Mademoiselle Védrie

9 Fév 2014 | Portraits | 0 commentaires

J’ai mis longtemps à comprendre qui était mademoiselle Védrie. C’était une vieille dame, myope comme une taupe, avec des cheveux crêpus (dans mon souvenir) qui circulait dans Pompadour sur un grand vélo. Gentille, amie de mes grands-parents, s’entendant bien avec ma mère, qui nous rendait parfois visite. Bref une vieille dame. Mais qui m’invitait parfois à goûter chez elle.

Alors il fallait y aller. Elle vivait seule dans une grande maison froide de deux étages avec un nombre incroyable de pièces, située en face de la chapelle et à l’abri des murs du château. Je n’étais pas toujours seul invité à goûter. Emmanuel Gérardin, mon cousin, ou d’autres enfants, étaient parfois là.

Tout chez mademoiselle Védrie respirait « autrefois » : les ustensiles de cuisine, les tasses en porcelaine dans lesquelles elle me servait mon chocolat, qu’elle faisait à l’ancienne avec des carrés de chocolat noir fondus dans une casserole de lait, le vrai lait avec de la peau dessus ( Oh ! Comme je rêvais d’un Nesquik ou d’un Benco !), les madeleines qu’elle me servait… J’aurais dû les tremper, aujourd’hui je serais Proust, mais je n’osais pas. Je me disais que lorsqu’on se « tient bien », on mange ses madeleines sans les tremper dans le chocolat.

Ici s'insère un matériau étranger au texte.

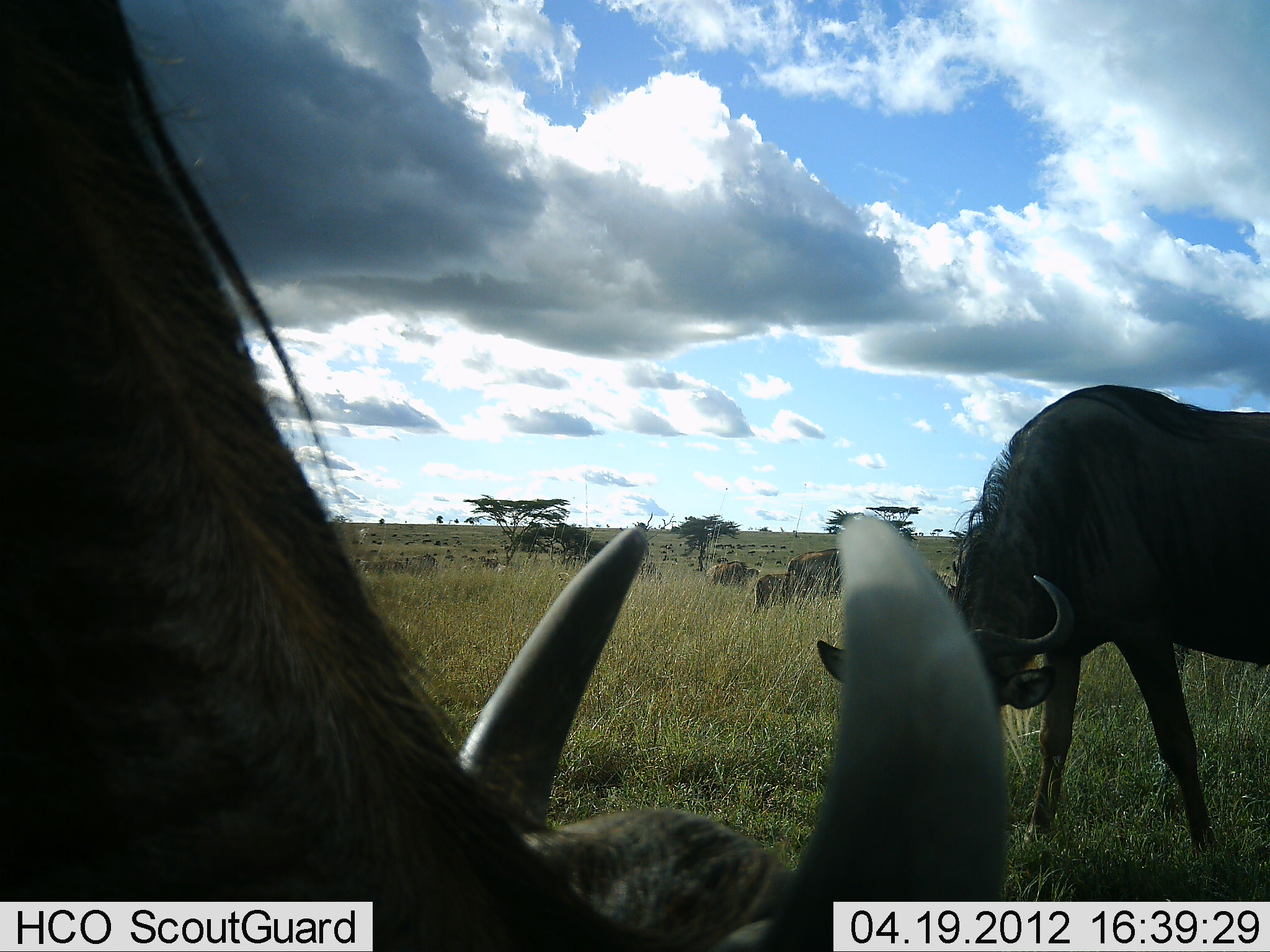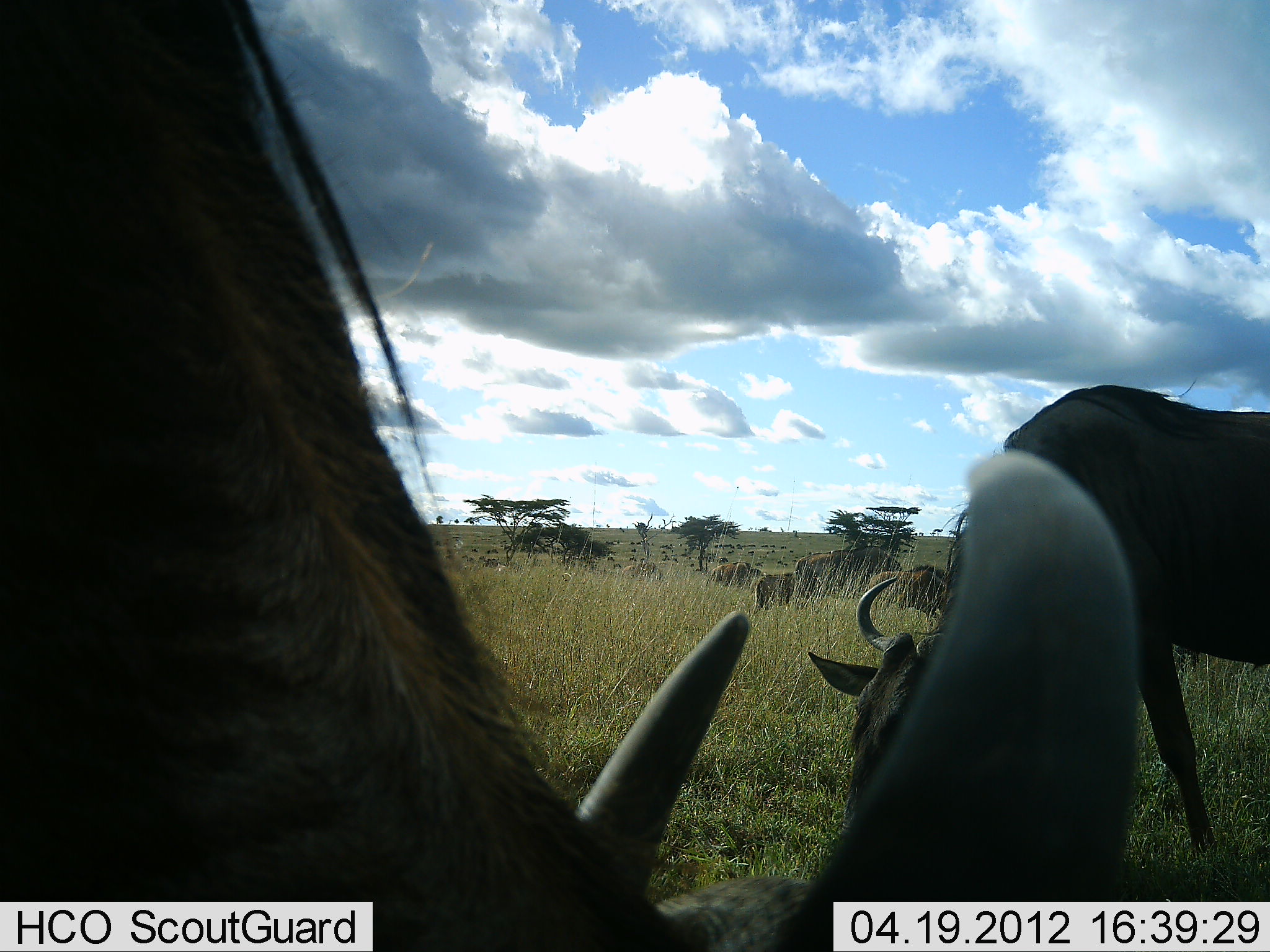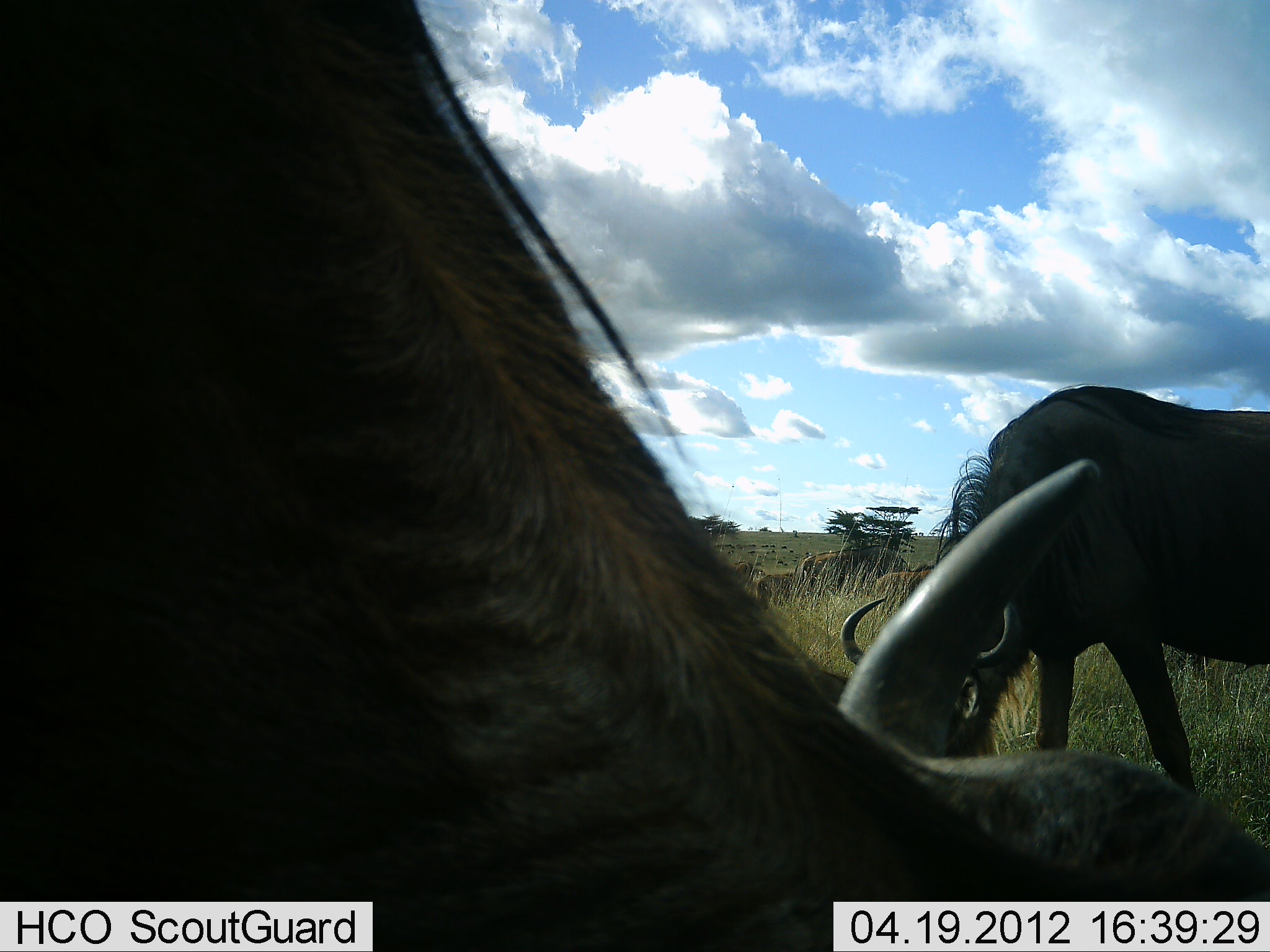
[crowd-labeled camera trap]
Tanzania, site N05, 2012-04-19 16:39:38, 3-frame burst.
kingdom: Animalia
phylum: Chordata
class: Mammalia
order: Artiodactyla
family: Bovidae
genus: Connochaetes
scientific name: Connochaetes taurinus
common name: blue wildebeest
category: wildebeest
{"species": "wildebeest (blue wildebeest) (Connochaetes taurinus)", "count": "11-50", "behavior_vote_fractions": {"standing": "65%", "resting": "4%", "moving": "35%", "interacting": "9%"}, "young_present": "17%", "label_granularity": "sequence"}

Mademoiselle Védrie me « faisait la conversation », elle me posait des questions sur mon travail à l’école, sur Dieu et autres sujets sur lesquels je me forçais à trouver des réponses qui pourraient lui convenir, en espérant que je ne serais pas obligé de terminer le chocolat.

Plus tard à l’adolescence, je revoyais mademoiselle Védrie à l’époque où ma mamie m’emmenait à l’église. Elle jouait de l’harmonium et elle chantait. C’était délicieusement faux. Ca nous faisait beaucoup rire, avec mes cousins FX et Manu, avec Vincent Queyraud, et tous les enfants qui étaient embrigadés dans le catéchisme.

J’ai appris qu’elle avait été « approchée »dans sa jeunesse pour épouser mon grand-père (il n’y avait pas beaucoup de jeunes filles disponibles dans la région) et que, par chance, ma mamie était arrivée avec sa famille, s’installer au château car mon arrière grand-père était officier des haras. Mademoiselle Védrie est donc un peu celle qui aurait pu être ma grand-mère. Elle est restée vieille fille jusqu’au bout.

Est-ce pour ça qu’elle m’invitait à goûter ?

Mademoiselle Védrie a pris de l’âge, a cessé de passer dans Pompadour à vélo, puis elle est décédée. C’est mon père qui a racheté la grande maison, où il a installé ses bureaux. Cette maison qui me semblait si étrange et froide est en fait une superbe maison de village, avec un joli jardin. A chaque fois que j’y passe, je repense à mademoiselle Védrie et à ses interminables goûters.